▶ **Texto proporcionado**
San Juan Crisóstomo, además de comentar sus Cartas, ha
escrito de él sus siete Panegíricos memorables. San Agustín
le deberá el paso decisivo de su propia conversión, y
volverá a Pablo durante toda su vida. De este diálogo
permanente con el Apóstol deriva su gran teología católica
y también para la protestante de todos los tiempos. Santo Tomás
de Aquino nos ha dejado un bello comentario a las Cartas Paulinas, que
representa el fruto más maduro de la exegesis medieval. Un verdadero
punto de inflexión se verificó en el siglo XVI con la
Reforma protestante. El momento decisivo en la vida de Lutero fue el
llamado "Turmerlebnis", (1517) en el que en un momento encontró
una nueva interpretación de la doctrina paulina de la justificación.
Una interpretación que lo liberó de los escrúpulos
y de las ansias de su vida precedente y que le dio una nueva, radical
confianza en la bondad de Dios, que perdona todo sin condición.
Desde aquel momento, Lutero identificó el legalismo judeo-cristiano,
condenado por el Apóstol, con el orden de vida de la Iglesia
católica. Y la Iglesia le pareció como expresión
de la esclavitud de la ley a la que opuso la libertad del Evangelio.
El Concilio de Trento, entre 1545 y 1563, interpretó profundamente
la cuestión de la justificación y encontró en la
línea de toda la tradición católica la síntesis
entre ley y Evangelio, conforme al mensaje de la Sagrada Escritura leída
en su totalidad y unidad.

Contenido transcrito de las páginas
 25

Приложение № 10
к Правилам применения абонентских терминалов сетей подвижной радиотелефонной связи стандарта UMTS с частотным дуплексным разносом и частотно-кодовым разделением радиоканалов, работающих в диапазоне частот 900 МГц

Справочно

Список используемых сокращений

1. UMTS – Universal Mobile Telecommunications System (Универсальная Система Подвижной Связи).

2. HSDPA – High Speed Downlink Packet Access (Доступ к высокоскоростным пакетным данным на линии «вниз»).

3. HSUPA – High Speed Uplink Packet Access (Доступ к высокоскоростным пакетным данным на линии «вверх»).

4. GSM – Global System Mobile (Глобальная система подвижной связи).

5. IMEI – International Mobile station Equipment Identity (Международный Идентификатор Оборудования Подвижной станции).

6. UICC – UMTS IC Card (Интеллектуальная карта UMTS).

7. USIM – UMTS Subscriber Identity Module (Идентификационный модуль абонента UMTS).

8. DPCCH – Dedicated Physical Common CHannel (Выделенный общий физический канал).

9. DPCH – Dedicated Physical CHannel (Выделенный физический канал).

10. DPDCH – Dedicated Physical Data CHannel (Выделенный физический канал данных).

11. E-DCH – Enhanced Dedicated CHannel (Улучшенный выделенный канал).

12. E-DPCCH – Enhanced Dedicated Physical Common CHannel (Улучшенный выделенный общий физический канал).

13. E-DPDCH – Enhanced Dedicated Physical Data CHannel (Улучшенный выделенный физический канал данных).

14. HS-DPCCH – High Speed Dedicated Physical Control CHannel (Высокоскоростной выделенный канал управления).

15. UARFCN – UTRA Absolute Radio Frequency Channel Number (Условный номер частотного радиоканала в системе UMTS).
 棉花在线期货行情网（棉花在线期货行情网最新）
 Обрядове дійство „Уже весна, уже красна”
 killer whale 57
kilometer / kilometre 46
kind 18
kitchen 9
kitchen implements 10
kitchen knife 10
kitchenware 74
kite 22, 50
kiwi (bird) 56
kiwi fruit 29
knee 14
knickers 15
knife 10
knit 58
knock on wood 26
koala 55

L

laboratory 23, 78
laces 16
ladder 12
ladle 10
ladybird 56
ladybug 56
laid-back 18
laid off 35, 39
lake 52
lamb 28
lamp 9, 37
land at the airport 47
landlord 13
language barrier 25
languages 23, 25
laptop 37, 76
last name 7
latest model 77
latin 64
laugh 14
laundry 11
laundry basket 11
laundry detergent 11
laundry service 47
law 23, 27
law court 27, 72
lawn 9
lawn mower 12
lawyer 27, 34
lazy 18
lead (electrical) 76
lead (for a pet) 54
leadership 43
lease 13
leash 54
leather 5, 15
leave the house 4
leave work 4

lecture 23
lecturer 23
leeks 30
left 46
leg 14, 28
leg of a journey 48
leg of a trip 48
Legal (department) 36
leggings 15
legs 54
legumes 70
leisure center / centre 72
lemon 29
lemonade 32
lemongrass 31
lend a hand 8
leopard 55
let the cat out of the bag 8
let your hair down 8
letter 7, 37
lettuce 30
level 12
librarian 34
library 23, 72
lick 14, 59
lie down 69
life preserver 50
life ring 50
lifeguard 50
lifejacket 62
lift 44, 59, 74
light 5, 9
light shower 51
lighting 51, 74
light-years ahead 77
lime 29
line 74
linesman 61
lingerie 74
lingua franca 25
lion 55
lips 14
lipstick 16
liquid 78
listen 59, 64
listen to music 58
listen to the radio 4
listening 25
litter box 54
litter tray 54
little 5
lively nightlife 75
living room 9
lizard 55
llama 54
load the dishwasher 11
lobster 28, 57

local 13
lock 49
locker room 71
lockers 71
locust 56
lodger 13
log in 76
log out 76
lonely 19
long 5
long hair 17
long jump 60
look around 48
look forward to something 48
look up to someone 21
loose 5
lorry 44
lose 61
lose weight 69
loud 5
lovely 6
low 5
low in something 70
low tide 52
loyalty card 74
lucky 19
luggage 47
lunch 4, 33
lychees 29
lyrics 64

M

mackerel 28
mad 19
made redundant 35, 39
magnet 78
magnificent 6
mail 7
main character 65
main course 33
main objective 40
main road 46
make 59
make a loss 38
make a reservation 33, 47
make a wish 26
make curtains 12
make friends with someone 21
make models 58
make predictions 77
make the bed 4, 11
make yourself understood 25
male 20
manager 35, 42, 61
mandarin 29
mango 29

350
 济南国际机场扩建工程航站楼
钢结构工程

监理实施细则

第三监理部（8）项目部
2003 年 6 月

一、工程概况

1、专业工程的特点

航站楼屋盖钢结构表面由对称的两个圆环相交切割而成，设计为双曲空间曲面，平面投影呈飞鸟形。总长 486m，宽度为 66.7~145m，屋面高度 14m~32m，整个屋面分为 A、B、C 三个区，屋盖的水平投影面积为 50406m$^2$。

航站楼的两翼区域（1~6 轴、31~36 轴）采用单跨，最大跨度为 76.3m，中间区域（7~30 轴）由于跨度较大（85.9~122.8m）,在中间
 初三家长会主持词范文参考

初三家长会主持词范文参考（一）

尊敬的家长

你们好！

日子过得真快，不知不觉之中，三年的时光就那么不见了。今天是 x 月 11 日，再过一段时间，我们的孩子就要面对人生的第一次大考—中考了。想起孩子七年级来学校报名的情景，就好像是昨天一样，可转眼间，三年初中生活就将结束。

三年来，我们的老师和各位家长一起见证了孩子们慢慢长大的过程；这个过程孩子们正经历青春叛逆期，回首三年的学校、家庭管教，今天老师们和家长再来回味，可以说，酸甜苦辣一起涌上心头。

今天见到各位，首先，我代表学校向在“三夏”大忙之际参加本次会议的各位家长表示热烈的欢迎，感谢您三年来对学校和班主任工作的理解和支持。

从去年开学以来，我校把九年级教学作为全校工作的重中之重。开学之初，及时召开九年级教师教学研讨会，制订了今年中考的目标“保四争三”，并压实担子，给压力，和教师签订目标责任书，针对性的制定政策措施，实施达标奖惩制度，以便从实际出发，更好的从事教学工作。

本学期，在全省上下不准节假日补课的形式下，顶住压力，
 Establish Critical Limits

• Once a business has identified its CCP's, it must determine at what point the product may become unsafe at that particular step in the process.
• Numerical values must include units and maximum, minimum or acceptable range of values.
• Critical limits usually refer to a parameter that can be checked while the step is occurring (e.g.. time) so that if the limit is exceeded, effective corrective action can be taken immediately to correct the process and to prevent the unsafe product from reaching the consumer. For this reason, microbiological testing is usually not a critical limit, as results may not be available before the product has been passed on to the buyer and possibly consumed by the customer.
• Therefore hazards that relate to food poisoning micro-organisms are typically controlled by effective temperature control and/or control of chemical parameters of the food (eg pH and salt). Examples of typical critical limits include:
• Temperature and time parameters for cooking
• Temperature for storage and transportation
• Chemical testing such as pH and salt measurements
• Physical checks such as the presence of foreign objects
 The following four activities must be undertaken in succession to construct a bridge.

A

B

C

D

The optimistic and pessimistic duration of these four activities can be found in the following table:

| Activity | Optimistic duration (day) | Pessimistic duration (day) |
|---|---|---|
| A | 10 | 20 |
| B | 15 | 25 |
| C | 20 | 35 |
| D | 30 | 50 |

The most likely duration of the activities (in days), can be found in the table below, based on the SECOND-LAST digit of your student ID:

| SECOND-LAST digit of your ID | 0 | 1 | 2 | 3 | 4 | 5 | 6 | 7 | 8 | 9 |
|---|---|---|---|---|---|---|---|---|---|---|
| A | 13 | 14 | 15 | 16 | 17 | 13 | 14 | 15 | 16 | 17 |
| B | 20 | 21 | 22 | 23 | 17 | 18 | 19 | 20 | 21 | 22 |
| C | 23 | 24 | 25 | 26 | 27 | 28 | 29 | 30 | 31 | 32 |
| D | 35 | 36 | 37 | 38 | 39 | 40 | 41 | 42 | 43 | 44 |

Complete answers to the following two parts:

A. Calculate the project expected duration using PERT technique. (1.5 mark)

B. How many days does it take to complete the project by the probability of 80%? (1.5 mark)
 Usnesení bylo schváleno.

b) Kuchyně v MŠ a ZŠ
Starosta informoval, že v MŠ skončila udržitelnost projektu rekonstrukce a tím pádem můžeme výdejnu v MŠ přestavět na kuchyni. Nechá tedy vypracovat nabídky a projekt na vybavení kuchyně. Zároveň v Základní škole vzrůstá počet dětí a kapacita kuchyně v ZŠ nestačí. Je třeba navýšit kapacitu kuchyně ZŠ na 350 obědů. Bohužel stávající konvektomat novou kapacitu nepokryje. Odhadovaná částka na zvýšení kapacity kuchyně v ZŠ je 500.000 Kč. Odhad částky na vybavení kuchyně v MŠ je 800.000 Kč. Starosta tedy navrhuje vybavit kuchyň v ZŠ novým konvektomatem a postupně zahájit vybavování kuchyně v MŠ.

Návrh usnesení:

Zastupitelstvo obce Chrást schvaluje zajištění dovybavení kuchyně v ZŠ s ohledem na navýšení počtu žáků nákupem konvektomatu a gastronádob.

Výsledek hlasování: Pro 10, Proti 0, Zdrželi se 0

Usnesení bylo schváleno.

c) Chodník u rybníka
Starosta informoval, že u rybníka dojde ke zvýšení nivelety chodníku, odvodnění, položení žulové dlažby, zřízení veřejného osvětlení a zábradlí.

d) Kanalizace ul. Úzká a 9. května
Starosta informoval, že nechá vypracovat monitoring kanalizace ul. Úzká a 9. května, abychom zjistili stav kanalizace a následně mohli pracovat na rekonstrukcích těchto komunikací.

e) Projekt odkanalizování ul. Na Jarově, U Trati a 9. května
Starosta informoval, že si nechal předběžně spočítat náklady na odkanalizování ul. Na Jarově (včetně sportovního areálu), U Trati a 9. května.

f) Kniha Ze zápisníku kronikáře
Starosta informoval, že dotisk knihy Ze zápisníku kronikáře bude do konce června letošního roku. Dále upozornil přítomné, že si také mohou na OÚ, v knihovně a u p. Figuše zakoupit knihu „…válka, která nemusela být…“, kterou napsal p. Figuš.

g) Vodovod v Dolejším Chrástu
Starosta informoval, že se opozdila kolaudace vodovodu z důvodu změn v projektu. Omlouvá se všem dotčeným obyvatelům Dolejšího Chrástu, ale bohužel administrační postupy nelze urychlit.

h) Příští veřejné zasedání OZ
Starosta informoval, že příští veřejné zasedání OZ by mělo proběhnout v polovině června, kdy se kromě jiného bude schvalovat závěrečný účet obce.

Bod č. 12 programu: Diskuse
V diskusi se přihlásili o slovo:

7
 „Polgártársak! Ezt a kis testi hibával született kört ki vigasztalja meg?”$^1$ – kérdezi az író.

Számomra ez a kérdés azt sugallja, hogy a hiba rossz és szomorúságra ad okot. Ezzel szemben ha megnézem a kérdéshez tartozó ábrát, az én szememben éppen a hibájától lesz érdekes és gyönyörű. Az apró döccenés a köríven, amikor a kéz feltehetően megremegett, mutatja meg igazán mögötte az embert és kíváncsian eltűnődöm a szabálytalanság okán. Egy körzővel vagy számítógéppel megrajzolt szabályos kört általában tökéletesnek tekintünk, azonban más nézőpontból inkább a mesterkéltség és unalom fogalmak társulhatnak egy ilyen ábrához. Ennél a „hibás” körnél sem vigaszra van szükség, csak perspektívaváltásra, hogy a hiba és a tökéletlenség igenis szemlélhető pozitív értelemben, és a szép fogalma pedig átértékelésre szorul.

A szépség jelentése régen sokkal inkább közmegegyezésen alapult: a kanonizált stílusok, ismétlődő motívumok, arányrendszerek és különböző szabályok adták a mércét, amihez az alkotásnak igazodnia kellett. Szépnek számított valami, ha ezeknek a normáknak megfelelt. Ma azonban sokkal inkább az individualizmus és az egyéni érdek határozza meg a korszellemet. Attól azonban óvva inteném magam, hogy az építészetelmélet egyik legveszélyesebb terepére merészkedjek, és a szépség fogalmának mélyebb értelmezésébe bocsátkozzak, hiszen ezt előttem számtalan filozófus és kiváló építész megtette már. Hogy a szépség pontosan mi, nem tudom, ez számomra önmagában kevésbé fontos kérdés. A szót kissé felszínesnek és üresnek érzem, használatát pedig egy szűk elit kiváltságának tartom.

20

▶ **Ejercicios**
1 – Responde según el texto sobre san Pablo:
(a) ¿Cuántos Panegíricos escribió san Juan Crisóstomo sobre él?
(b) ¿En qué año sitúa el texto el llamado "Turmerlebnis" de Lutero?
(c) ¿Entre qué años tuvo lugar el Concilio de Trento?
2 – Escribe la continuación del texto sobre san Pablo a partir de su última oración.

▶ **Respuestas**
1 –
(a) Siete.
(b) En 1517.
(c) Entre 1545 y 1563.

2 –
El
siglo XIX, recogiendo la mejor herencia de la Ilustración, conoció
una nueva reviviscencia del paulinismo, ahora sobre todo en el plano
del trabajo científico desarrollado por la interpretación
histórico-crítica de la Sagrada Escritura. Prescindamos
aquí del hecho de que también en aquel siglo, como en
el XX, emergió una verdadera y propia denigración de san
Pablo. Pienso sobre todo en Nietzsche, que se burlaba de la teología
de la humildad en san Pablo, oponiendo a ella su teología del
hombre fuerte y poderoso. Pero prescindamos de esto y veamos la corriente
esencial de la nueva interpretación científica de la Sagrada
Escritura y del nuevo paulinismo de este siglo. Aquí se subraya
sobre todo como central en el pensamiento paulino el concepto de libertad:
en él se ha visto el corazón del pensamiento de Pablo,
como por otra parte ya había intuido Lutero. Ahora sin embargo
el concepto de libertad era reinterpretado en el contexto del liberalismo
moderno. Y después se subraya fuertemente la diferenciación
entre el anuncio de san Pablo y el anuncio de Jesús. Y san Pablo
aparece casi como un nuevo fundador del cristianismo. Es cierto que
en san Pablo la centralidad del Reino de Dios, determinante para el
anuncio de Jesús, se transforma en la centralidad de la cristología,
cuyo punto determinante es el misterio pascual. Y del misterio pascual
resultan los Sacramentos del Bautismo y de la Eucaristía, como
presencia permanente de este misterio, del que crece el Cuerpo de Cristo,
se construye la Iglesia. Pero diría, sin entrar ahora en detalles,
que precisamente en la nueva centralidad de la cristología y
del misterio pascual se realiza el Reino de Dios, se hace concreto,
presente, operante el anuncio auténtico de Jesús. Hemos
visto en las catequesis precedentes que precisamente esta novedad paulina
es la fidelidad más profunda al anuncio de Jesús. En el
progreso de la exégesis, sobre todo en los últimos doscientos
años, crecen también las convergencias entre las exégesis
católica y protestante, realizando así un consenso notable
precisamente en el punto que estaba en el origen de la mayor disensión
histórica. Por tanto una gran esperanza para la causa del ecumenismo,
tan central para el Concilio Vaticano II.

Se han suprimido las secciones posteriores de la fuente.